Risk Management Framework
Our group aims to prevent the occurrence of risks and minimize losses in case risks do occur by establishing risk management regulations and setting up a Risk Management Committee.
The core entity responsible for our risk management is the Risk Management Committee. The Committee, chaired by the President, meets in principle once every quarter. It examines and deliberates on policies, measures, and the current state of group risk management as well as causes and recurrence prevention when risks occur while consolidating risks discussed in each internal committee and other risks reported by group companies. Results of the discussion are submitted and reported to the Board of Directors as necessary. The Committee periodically evaluates risk factors according to the established process and constantly reexamines the risk management process itself to reflect current changes in the social and business environment.
Risk Management Process
The Risk Management Committee has established the following process to periodically evaluate risk factors. This risk management process is constantly reexamined to reflect current changes in the social and business environment.
Process | Explanation |
---|---|
1Risk identification | Business risk factors of the SHO-BOND Group are divided into Risk Categories and specific potential problems are identified for each risk factor. Magnitude of risk is defined as “the impact of an incident” multiplied by “the probability of the incident happening.” |
2Risk analysis and monitoring |
Studies to determine numerical and other indicators for individual risk factors and the methods for monitoring them. Monitoring for changes in “the impact of an incident” and “the probability of the incident happening.” Estimates of changes in risk exposure by using a qualitative analysis of changes in regulations, amendments to laws, government financial policies and other items that are difficult to measure numerically. |
3Risk control |
Prepare lists of business tasks that every business unit performs periodically in order to measure and monitor risk factors. Next, check to confirm that risk factors are being controlled by these business tasks. |
4Risk evaluation | By using the reports from business units, the executive in charge of risk management assesses the magnitude of every risk factor and submits a report to the Risk Management Committee. The Risk Management Committee determines priorities concerning the magnitude and categories of risk factors and discusses methods for the efficient management of risk. |
5Responses to incidents |
Emergency response manuals to be prepared for incidents. Perform studies concerning crisis management activities, such as direct responses to incidents, crisis management meetings, reports to government offices and agencies, public announcements about emergencies, and other responses to incidents. |
Risk Categories and Internal Committees
Each internal committee is responsible for collecting information from Group companies on the risks under their jurisdiction, examining them, and reporting them to the Risk Management Committee as necessary. The table shows the relationships between risk categories and internal committees. Risks without a “responsible internal committee” are directly discussed in the Risk Management Committee.

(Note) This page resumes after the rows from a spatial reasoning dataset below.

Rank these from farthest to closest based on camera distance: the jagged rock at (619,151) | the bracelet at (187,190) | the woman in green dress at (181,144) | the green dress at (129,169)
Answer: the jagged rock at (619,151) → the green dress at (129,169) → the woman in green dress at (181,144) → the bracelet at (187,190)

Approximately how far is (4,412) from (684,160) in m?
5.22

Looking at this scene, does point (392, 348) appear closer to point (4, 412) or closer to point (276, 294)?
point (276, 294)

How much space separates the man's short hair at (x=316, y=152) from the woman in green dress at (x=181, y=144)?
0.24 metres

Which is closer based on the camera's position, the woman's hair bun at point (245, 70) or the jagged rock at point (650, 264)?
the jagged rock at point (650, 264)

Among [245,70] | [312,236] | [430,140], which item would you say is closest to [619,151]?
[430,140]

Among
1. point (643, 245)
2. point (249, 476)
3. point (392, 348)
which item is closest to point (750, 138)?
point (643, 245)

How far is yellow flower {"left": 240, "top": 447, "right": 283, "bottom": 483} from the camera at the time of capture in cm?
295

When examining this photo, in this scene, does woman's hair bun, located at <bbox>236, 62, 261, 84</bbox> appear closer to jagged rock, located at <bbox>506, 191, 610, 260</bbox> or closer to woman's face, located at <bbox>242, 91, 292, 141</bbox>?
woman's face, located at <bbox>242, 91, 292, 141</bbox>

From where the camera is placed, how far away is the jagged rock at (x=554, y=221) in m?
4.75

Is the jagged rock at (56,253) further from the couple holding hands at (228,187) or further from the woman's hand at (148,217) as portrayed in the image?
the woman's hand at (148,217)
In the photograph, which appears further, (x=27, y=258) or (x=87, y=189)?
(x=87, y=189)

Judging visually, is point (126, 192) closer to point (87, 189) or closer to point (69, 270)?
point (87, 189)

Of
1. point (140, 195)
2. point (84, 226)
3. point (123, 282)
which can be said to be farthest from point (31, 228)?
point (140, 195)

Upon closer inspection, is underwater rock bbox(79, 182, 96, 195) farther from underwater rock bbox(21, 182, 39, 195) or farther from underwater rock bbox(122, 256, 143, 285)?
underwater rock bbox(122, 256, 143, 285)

Information Security Measures
With the acceleration of DX and changes in the usage environment of information systems, information security risk has been increasing these days, such as the growing sophistication of external cyberattacks. We have established basic policies and regulations regarding information security and are thoroughly managing risks against threats to information security. Additionally, we work to raise information security awareness throughout the entire Group through e-learning courses, spoofed e-mail training, and lectures in rank-specific training sessions. Additionally, we are working to improve our business continuity capabilities by developing response manuals and conducting training to deal with cyber attacks.
Business Continuity Plan
The Group has a business continuity plan (BCP) to address disaster risks including great earthquakes. We strive to improve our capability to continue business operations based on the BCP on a regular basis to avoid the disruption of key operations as much as possible in the event of a major disaster and to return to normal operations early if disrupted.
As part of our BCP, we conduct an annual emergency drill, with the participation of bases other than the head office, assuming a large-scale disaster at the head office. We also conduct training to switch to backup servers in the event of a system failure, and other measures to check important elements for carrying out business operations in the event of a disaster and build a system for business continuity.